GOAL -> Every record should be copied exactly, except that pictures are to be omitted.
* begin *
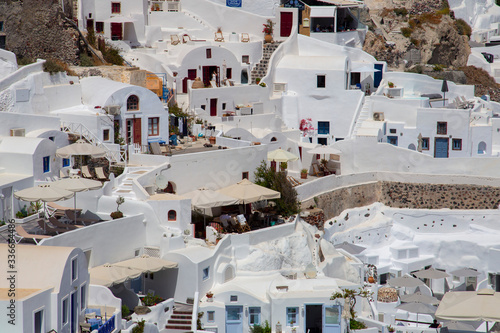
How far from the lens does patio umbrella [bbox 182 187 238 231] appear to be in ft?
153

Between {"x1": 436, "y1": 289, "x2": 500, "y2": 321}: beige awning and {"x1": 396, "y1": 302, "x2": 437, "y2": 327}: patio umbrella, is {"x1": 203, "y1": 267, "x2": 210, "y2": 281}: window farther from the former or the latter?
{"x1": 436, "y1": 289, "x2": 500, "y2": 321}: beige awning

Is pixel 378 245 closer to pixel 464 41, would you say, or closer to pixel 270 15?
pixel 270 15

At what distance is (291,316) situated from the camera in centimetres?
4322

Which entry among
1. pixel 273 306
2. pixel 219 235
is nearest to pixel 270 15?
pixel 219 235

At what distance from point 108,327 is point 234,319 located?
811 centimetres

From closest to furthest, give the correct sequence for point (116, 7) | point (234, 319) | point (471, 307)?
point (471, 307)
point (234, 319)
point (116, 7)

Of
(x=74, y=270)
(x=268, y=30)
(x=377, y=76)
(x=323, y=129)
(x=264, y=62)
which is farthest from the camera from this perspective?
(x=377, y=76)

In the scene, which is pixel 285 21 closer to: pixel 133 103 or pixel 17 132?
pixel 133 103

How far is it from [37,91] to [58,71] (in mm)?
2192

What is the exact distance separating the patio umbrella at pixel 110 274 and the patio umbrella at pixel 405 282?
49.1ft

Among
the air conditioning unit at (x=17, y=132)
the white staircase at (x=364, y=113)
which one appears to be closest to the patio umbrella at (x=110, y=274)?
the air conditioning unit at (x=17, y=132)

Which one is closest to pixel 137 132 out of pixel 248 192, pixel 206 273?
pixel 248 192

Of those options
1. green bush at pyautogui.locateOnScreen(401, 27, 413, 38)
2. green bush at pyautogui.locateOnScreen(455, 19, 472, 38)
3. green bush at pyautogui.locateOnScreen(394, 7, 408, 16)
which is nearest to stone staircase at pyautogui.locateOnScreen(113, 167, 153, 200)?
green bush at pyautogui.locateOnScreen(401, 27, 413, 38)

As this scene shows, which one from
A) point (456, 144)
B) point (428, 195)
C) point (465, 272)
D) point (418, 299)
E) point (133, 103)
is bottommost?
point (465, 272)
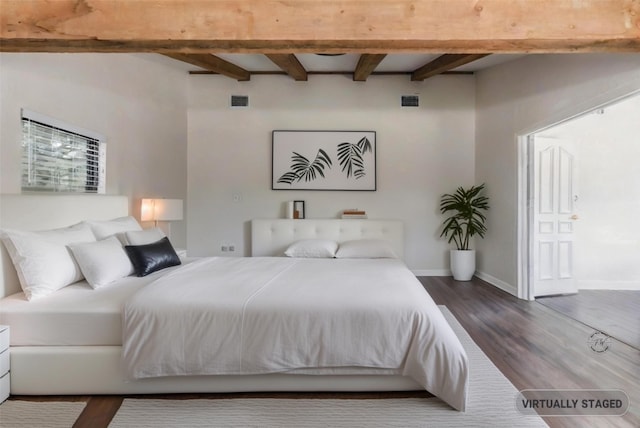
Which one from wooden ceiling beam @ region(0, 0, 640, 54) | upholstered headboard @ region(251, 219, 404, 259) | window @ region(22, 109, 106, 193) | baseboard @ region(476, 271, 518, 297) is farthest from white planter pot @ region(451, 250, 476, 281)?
window @ region(22, 109, 106, 193)

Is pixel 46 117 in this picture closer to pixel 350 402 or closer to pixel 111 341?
pixel 111 341

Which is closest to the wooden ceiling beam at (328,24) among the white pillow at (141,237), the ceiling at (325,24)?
the ceiling at (325,24)

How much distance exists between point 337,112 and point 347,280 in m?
3.21

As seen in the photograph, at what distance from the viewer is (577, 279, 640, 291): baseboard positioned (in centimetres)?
411

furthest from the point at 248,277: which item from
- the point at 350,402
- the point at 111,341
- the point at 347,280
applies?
the point at 350,402

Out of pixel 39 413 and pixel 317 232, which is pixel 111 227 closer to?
pixel 39 413

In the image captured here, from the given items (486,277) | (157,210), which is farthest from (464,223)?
(157,210)

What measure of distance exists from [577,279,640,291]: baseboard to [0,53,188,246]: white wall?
219 inches

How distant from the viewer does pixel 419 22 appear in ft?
6.19

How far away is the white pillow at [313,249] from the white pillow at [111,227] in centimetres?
186

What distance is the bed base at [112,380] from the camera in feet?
5.83

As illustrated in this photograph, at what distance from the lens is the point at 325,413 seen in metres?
1.74

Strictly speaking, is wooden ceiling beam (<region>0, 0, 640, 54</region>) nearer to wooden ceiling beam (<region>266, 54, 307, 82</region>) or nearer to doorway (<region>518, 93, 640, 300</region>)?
wooden ceiling beam (<region>266, 54, 307, 82</region>)

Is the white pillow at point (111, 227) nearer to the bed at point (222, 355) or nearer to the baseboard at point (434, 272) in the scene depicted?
the bed at point (222, 355)
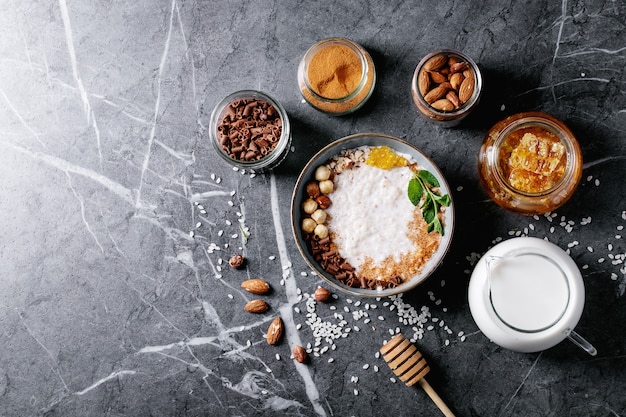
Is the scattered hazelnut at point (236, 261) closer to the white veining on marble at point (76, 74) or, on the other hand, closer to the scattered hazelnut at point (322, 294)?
* end *
THE COMPLETED TASK ->
How far from the lens does patio umbrella [bbox 182 187 238 231] appear to be in ft?
153

Between {"x1": 436, "y1": 289, "x2": 500, "y2": 321}: beige awning and {"x1": 396, "y1": 302, "x2": 437, "y2": 327}: patio umbrella, is {"x1": 203, "y1": 267, "x2": 210, "y2": 281}: window farther from the former or the latter?
{"x1": 436, "y1": 289, "x2": 500, "y2": 321}: beige awning

Is pixel 378 245 closer to pixel 464 41, would you say, or closer to pixel 270 15?
pixel 270 15

At what distance is (291,316) situated from the camera in centimetres?
4322

Which entry among
1. pixel 273 306
2. pixel 219 235
is nearest to pixel 270 15?
pixel 219 235

At what distance from point 108,327 is point 234,319 located?
811 centimetres

From closest to furthest, give the correct sequence for point (116, 7) | point (234, 319) | point (471, 307)?
point (471, 307)
point (234, 319)
point (116, 7)

Of
(x=74, y=270)
(x=268, y=30)
(x=377, y=76)
(x=323, y=129)
(x=264, y=62)
which is farthest from the camera from this perspective?
(x=377, y=76)

In the scene, which is pixel 285 21 closer to: pixel 133 103 or pixel 17 132?
pixel 133 103

How far is it from [37,91] to [58,71] (in mm)?
2192

What is the exact distance separating the patio umbrella at pixel 110 274 and the patio umbrella at pixel 405 282?
49.1ft

Among
the air conditioning unit at (x=17, y=132)
the white staircase at (x=364, y=113)
which one appears to be closest to the patio umbrella at (x=110, y=274)?
the air conditioning unit at (x=17, y=132)

Which one is closest to pixel 137 132 out of pixel 248 192, pixel 206 273?
pixel 248 192

Of those options
1. green bush at pyautogui.locateOnScreen(401, 27, 413, 38)
2. green bush at pyautogui.locateOnScreen(455, 19, 472, 38)
3. green bush at pyautogui.locateOnScreen(394, 7, 408, 16)
which is nearest to stone staircase at pyautogui.locateOnScreen(113, 167, 153, 200)?
green bush at pyautogui.locateOnScreen(401, 27, 413, 38)

As this scene shows, which one from
A) point (456, 144)
B) point (428, 195)
C) point (465, 272)
D) point (418, 299)
E) point (133, 103)
is bottommost?
point (465, 272)
Which one from wooden ceiling beam @ region(0, 0, 640, 54) | upholstered headboard @ region(251, 219, 404, 259) | window @ region(22, 109, 106, 193) | baseboard @ region(476, 271, 518, 297) is farthest from white planter pot @ region(451, 250, 476, 281)?
window @ region(22, 109, 106, 193)

Is pixel 46 117 in this picture closer to pixel 350 402 or closer to pixel 111 341?
pixel 111 341

Which is closest to the wooden ceiling beam at (328,24) among the white pillow at (141,237), the ceiling at (325,24)?
the ceiling at (325,24)

How much distance exists between point 337,112 and point 347,280 in m?
3.21

As seen in the photograph, at what distance from the viewer is (577, 279, 640, 291): baseboard positioned (in centimetres)?
411

furthest from the point at 248,277: which item from
- the point at 350,402
- the point at 111,341
- the point at 347,280
applies?
the point at 350,402

Out of pixel 39 413 and pixel 317 232, which is pixel 111 227 closer to?
pixel 39 413

In the image captured here, from the given items (486,277) | (157,210), which is farthest from (464,223)?
(157,210)

What measure of distance exists from [577,279,640,291]: baseboard to [0,53,188,246]: white wall?
219 inches

How distant from the viewer does pixel 419 22 appear in ft?
6.19

How far away is the white pillow at [313,249] from the white pillow at [111,227] in centimetres?
186

What distance is the bed base at [112,380] from the camera in feet?
5.83

As illustrated in this photograph, at what distance from the lens is the point at 325,413 seen in metres?
1.74

Strictly speaking, is wooden ceiling beam (<region>0, 0, 640, 54</region>) nearer to wooden ceiling beam (<region>266, 54, 307, 82</region>) or nearer to doorway (<region>518, 93, 640, 300</region>)?
wooden ceiling beam (<region>266, 54, 307, 82</region>)

Is the white pillow at point (111, 227) nearer to the bed at point (222, 355) or nearer to the baseboard at point (434, 272) in the scene depicted?
the bed at point (222, 355)
Is the scattered hazelnut at point (236, 261) closer to the white veining on marble at point (76, 74) or, on the other hand, closer to the scattered hazelnut at point (322, 294)?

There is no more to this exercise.